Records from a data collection

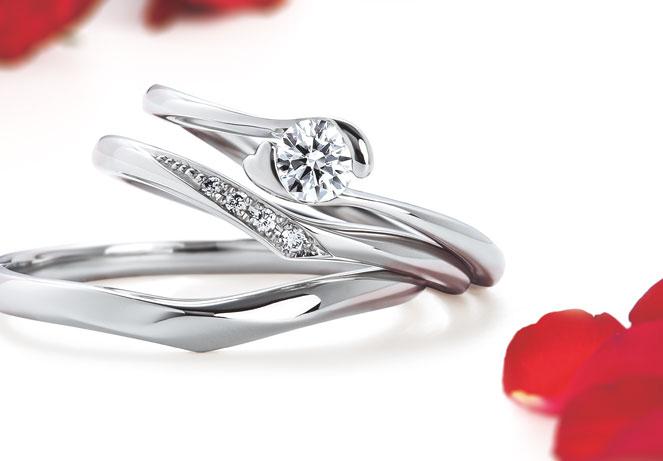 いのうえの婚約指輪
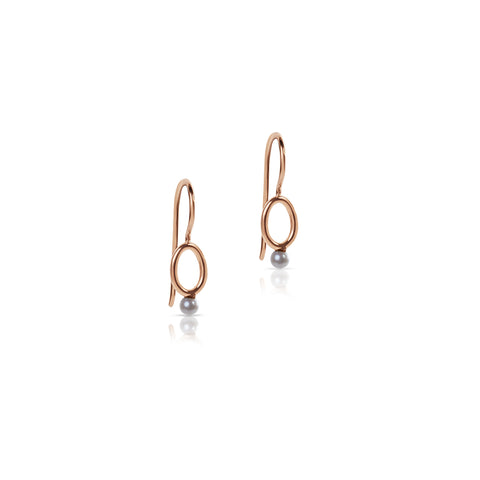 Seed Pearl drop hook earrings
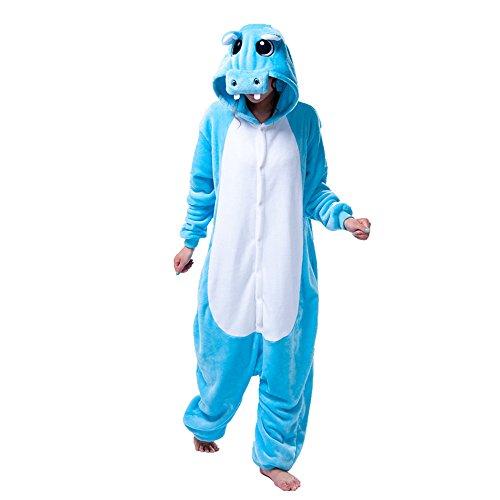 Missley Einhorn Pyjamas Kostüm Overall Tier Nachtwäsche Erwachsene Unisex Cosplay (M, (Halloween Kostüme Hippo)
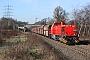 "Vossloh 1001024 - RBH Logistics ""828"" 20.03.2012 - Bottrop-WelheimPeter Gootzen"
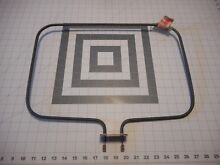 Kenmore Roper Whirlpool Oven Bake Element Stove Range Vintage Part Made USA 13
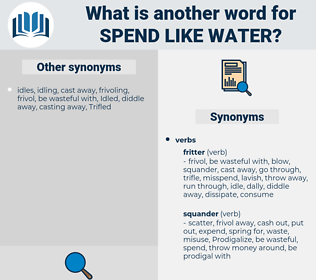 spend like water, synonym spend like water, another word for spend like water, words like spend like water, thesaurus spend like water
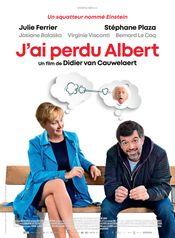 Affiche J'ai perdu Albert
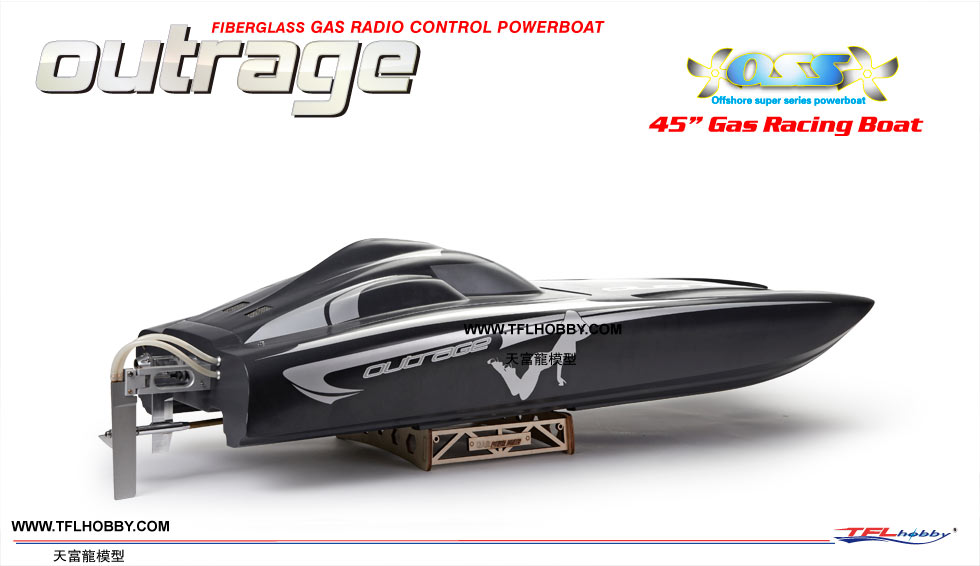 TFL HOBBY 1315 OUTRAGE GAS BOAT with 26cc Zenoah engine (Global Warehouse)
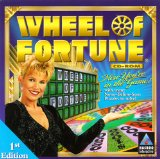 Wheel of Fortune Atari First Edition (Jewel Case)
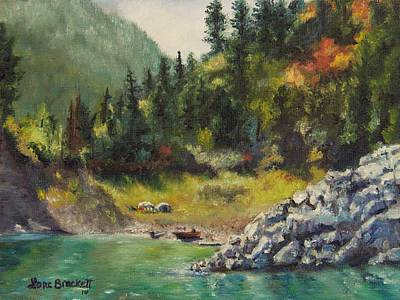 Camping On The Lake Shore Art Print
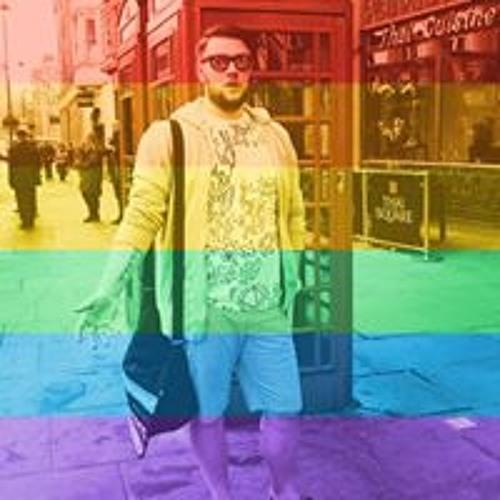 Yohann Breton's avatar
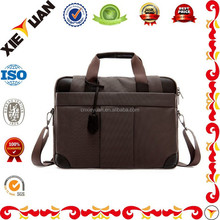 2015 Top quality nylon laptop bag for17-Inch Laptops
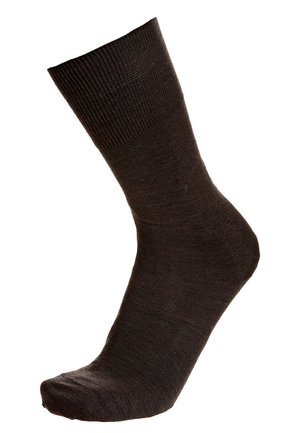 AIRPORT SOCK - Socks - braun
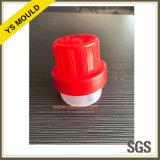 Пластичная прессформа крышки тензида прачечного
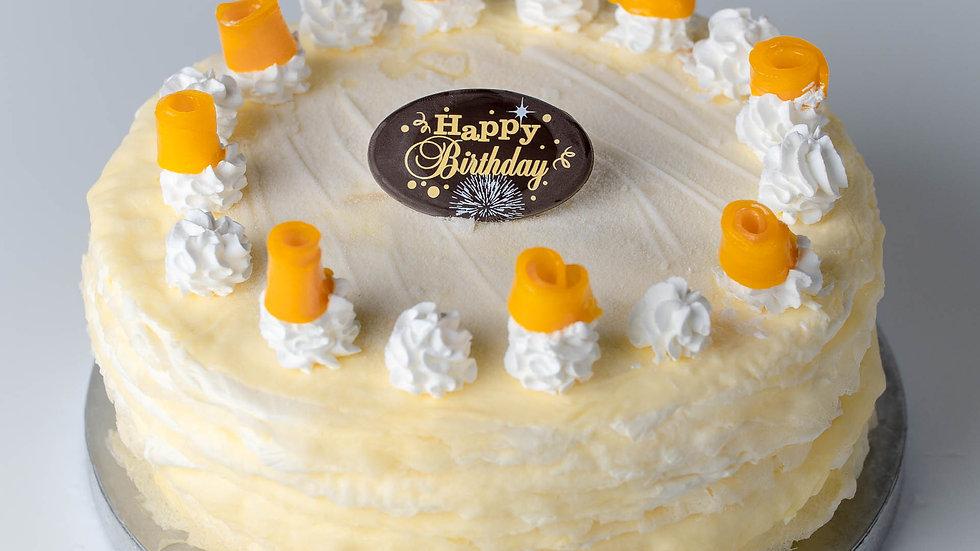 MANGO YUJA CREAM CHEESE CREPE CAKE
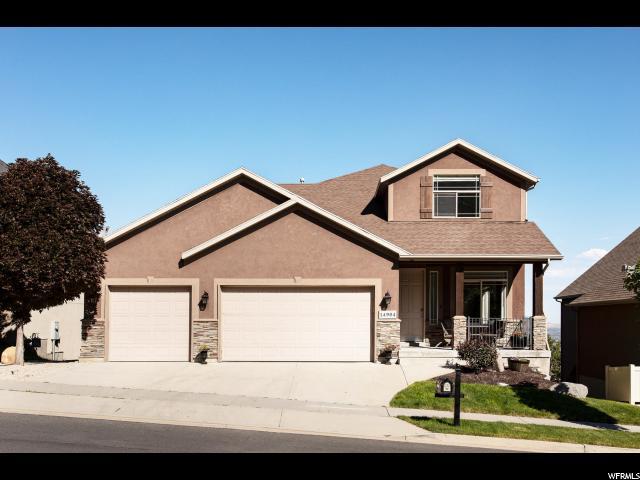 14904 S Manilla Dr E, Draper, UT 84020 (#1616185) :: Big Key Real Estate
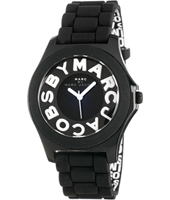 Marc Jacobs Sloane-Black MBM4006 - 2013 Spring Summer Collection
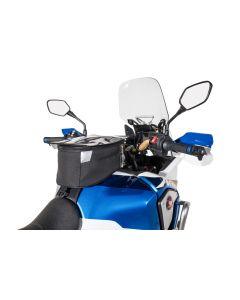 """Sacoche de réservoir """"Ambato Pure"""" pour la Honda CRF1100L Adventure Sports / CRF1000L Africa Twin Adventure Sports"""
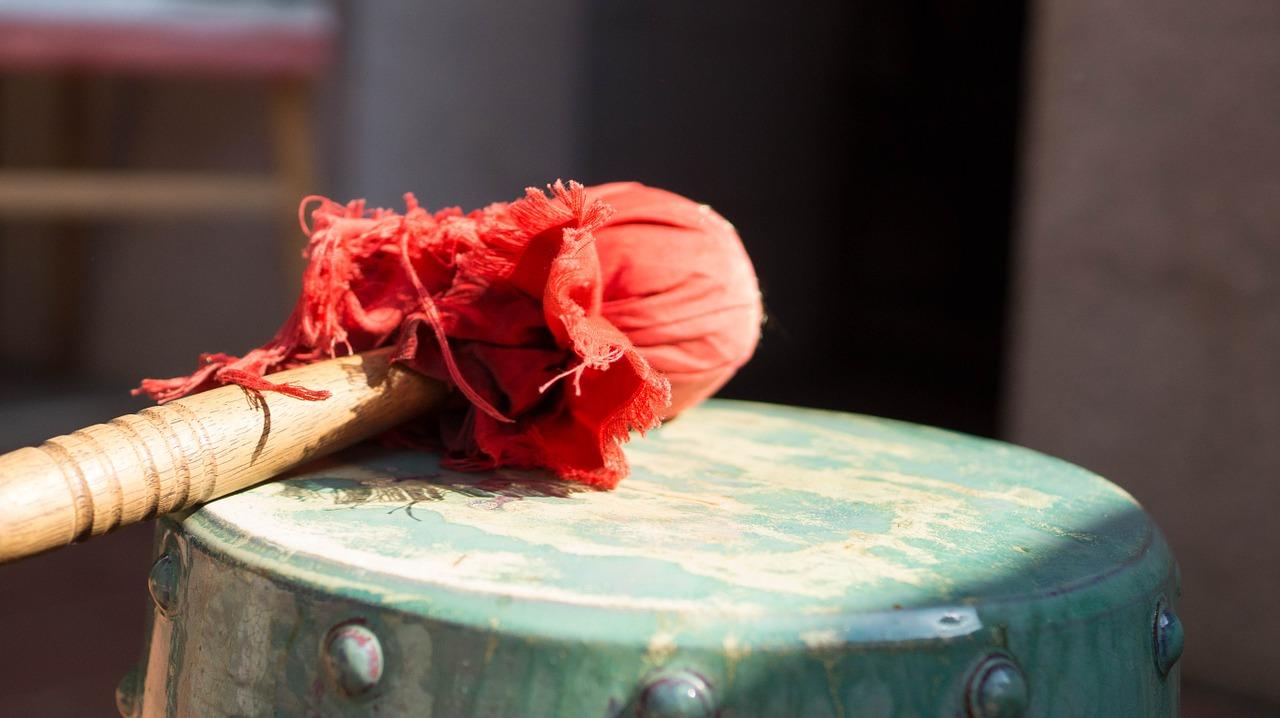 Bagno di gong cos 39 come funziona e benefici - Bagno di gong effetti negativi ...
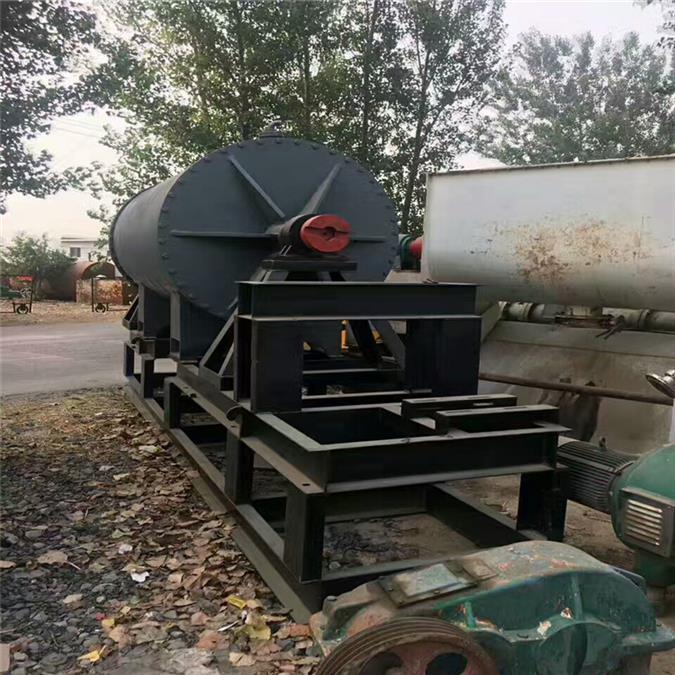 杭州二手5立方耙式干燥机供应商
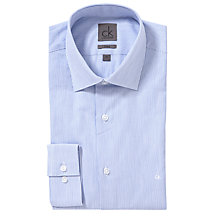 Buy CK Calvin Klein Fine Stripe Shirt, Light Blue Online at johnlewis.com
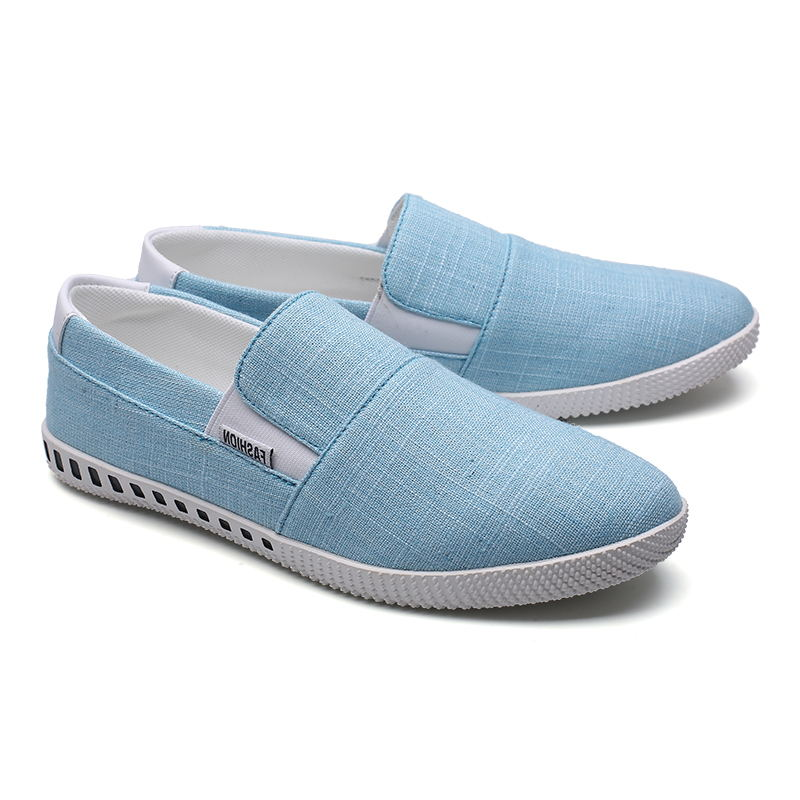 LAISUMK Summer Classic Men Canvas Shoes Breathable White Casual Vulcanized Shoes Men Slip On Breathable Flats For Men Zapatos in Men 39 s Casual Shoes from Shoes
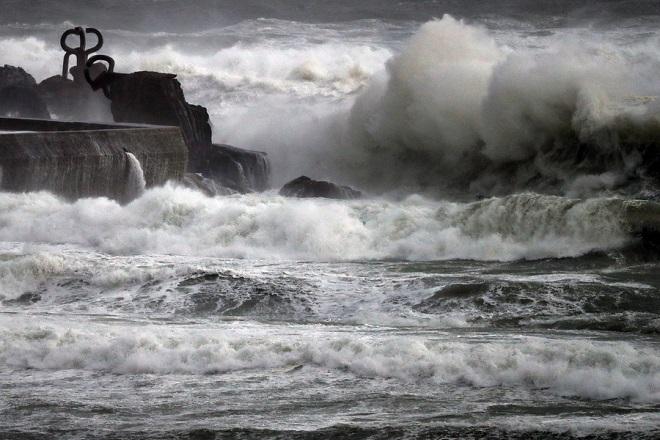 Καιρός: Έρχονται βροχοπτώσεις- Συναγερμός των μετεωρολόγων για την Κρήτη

> [Exercise objective] From the line that contains "MANGO YUJA CREAM CHEESE CREPE CAKE" to the final line of the entries, reproduce every line exactly, both ends included. Leave out all pictures.

> [Reply to the task]
 MANGO YUJA CREAM CHEESE CREPE CAKE
 14904 S Manilla Dr E, Draper, UT 84020 (#1616185) :: Big Key Real Estate
 Marc Jacobs Sloane-Black MBM4006 - 2013 Spring Summer Collection
 """Sacoche de réservoir """"Ambato Pure"""" pour la Honda CRF1100L Adventure Sports / CRF1000L Africa Twin Adventure Sports"""
 Bagno di gong cos 39 come funziona e benefici - Bagno di gong effetti negativi ...
 杭州二手5立方耙式干燥机供应商
 Buy CK Calvin Klein Fine Stripe Shirt, Light Blue Online at johnlewis.com
 LAISUMK Summer Classic Men Canvas Shoes Breathable White Casual Vulcanized Shoes Men Slip On Breathable Flats For Men Zapatos in Men 39 s Casual Shoes from Shoes
 Καιρός: Έρχονται βροχοπτώσεις- Συναγερμός των μετεωρολόγων για την Κρήτη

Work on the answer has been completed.